Benefits

  • Enables early GPU architecture decisions without hardware
  • Reduces risk in selecting the right GPU for performance, power, and cost
  • Identifies bottlenecks in compute, memory, and interconnects
  • Supports realistic workload modeling using task graphs
  • Scales seamlessly from embedded to AI data center designs
  • Accelerates time-to-market by avoiding late-stage redesigns

The GPU library in VisualSim Architect enables system-level modeling and exploration of modern graphics and compute accelerators, ranging from edge-class GPUs to large-scale data center and AI GPUs. The library supports commercial vendor GPUs—including NVIDIA Pascal, Maxwell, Drive-PX, Ampere, and Blackwell, AMD A100-class devices, and ARM Mali—as well as a GPU Builder for proprietary, in-house architectures.

These models allow architects to study performance, power, memory behavior, and interconnect scaling long before hardware is selected or deployed.

Overview

The VisualSim GPU library provides detailed architectural representations of GPU subsystems and execution behavior, including:

  • Streaming Multiprocessors (SMs) / Compute Units
  • Warp- and wavefront-based execution models
  • Tensor units, vector units, and general-purpose pipelines
  • Multi-level cache hierarchies and shared memory
  • Configurable memory interfaces and coherency mechanisms
  • Dynamic instantiation of hundreds to thousands of GPU cores
  • Support for graphics, AI, and general-purpose compute execution modes

The GPU models are fully integrated with VisualSim task graphs, schedulers, memory, and interconnect libraries, enabling end-to-end system exploration.

*Activity list*.
[A] List the NVIDIA GPUs that the GPU library description says the library supports.
[B] Answer these questions from the GPU library description.
(i) What do the GPU models allow architects to study before hardware is selected or deployed?
(ii) What does the library offer for proprietary, in-house architectures?
(iii) How many GPU cores can be dynamically instantiated?
[C] Retype the part of the GPU library description from "The GPU models" to "end-to-end system exploration.".

*Supplied data*.
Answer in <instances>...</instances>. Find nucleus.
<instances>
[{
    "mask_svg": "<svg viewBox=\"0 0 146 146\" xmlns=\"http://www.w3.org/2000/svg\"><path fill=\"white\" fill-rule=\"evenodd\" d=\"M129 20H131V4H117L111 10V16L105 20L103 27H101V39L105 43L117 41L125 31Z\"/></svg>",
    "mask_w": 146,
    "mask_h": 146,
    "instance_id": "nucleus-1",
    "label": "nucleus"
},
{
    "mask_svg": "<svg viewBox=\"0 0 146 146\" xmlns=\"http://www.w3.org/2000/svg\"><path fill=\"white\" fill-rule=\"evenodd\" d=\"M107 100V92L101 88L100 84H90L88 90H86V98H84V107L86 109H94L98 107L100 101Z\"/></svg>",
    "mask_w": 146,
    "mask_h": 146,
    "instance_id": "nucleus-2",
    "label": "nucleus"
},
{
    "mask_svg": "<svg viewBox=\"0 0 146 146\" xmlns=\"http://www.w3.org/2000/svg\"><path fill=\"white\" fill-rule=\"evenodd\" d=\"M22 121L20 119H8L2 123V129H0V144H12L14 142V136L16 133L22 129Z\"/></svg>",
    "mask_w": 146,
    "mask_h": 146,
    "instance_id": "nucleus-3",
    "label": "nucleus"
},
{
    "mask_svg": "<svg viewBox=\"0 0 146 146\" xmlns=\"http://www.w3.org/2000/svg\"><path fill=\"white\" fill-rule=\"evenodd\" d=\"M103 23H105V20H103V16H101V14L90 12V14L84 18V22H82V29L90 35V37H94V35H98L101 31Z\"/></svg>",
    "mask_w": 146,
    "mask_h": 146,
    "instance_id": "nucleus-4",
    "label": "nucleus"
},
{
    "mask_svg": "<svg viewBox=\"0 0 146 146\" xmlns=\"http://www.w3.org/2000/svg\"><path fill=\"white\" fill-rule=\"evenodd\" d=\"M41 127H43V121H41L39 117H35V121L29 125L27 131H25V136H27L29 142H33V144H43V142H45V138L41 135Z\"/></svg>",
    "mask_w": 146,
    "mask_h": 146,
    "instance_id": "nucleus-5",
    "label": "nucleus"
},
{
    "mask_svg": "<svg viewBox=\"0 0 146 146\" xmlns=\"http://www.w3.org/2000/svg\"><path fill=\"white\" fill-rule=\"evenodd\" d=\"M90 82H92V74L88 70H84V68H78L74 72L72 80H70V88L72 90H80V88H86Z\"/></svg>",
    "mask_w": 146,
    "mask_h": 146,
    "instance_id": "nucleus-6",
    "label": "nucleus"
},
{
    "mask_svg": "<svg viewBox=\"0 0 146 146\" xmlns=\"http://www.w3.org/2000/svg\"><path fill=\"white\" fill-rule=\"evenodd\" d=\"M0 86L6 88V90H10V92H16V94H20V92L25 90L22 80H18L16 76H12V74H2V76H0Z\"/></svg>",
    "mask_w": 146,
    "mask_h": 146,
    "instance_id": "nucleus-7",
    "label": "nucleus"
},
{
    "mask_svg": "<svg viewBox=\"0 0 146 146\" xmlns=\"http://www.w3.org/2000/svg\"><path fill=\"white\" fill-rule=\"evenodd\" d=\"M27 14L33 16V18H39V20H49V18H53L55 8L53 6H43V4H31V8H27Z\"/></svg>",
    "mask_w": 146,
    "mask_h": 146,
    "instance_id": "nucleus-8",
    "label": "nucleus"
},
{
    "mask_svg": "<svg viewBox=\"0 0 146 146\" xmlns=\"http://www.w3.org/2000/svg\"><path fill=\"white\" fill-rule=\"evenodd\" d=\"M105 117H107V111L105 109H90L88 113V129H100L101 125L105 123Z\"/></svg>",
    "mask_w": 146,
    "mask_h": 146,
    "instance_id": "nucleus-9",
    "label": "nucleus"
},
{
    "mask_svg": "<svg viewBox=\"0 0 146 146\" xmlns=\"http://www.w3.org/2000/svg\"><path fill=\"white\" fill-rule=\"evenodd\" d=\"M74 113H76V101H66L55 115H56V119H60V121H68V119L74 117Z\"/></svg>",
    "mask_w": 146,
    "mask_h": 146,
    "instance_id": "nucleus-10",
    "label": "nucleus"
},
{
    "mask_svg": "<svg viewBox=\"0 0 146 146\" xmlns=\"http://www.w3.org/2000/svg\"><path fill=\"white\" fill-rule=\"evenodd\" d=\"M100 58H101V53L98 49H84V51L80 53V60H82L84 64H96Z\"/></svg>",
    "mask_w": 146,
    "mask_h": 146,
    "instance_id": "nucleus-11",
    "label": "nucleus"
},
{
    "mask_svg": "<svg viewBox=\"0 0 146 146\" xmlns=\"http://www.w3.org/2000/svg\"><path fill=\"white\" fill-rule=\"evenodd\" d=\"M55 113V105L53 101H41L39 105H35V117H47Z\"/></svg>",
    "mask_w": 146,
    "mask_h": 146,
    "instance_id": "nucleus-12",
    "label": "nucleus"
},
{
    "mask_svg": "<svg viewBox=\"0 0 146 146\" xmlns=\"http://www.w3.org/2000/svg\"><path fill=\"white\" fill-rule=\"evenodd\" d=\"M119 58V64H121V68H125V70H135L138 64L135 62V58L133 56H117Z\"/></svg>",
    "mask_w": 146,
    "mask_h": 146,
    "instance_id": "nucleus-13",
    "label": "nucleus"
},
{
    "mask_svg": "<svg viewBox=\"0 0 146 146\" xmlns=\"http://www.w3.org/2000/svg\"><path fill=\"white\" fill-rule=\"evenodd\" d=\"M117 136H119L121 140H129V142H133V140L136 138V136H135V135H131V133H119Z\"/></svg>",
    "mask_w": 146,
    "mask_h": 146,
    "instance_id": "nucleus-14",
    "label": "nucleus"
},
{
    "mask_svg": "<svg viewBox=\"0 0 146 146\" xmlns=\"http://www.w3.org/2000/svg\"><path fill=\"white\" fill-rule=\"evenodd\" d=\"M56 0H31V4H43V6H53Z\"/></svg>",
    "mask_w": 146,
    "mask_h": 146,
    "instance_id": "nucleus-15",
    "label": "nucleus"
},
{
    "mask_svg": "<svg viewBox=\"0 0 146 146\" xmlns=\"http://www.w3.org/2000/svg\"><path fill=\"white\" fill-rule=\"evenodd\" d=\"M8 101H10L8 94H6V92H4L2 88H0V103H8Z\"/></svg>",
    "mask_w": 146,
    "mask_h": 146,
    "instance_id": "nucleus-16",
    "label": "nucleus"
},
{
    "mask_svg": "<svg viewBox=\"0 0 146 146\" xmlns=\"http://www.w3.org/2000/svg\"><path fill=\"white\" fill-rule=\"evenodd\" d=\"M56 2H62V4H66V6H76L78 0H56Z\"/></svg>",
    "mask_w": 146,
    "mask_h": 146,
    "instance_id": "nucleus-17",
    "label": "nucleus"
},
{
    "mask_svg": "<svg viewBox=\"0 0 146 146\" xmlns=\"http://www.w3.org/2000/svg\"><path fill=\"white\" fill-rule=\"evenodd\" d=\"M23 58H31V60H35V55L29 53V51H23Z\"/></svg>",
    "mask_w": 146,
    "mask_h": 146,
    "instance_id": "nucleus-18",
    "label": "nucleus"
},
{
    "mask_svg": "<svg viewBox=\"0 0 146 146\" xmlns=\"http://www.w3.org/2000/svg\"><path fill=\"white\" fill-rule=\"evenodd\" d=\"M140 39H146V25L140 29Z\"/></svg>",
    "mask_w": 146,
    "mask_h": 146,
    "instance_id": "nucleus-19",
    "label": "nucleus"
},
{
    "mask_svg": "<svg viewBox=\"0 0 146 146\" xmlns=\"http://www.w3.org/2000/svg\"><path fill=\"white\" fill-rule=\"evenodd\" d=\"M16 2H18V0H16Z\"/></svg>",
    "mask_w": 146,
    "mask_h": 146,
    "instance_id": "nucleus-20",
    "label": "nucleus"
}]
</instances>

*Task results*.
[A] Pascal, Maxwell, Drive-PX, Ampere, Blackwell

[B]
(i) Performance, power, memory behavior, and interconnect scaling
(ii) A GPU Builder
(iii) Hundreds to thousands

[C]
The GPU models are fully integrated with VisualSim task graphs, schedulers, memory, and interconnect libraries, enabling end-to-end system exploration.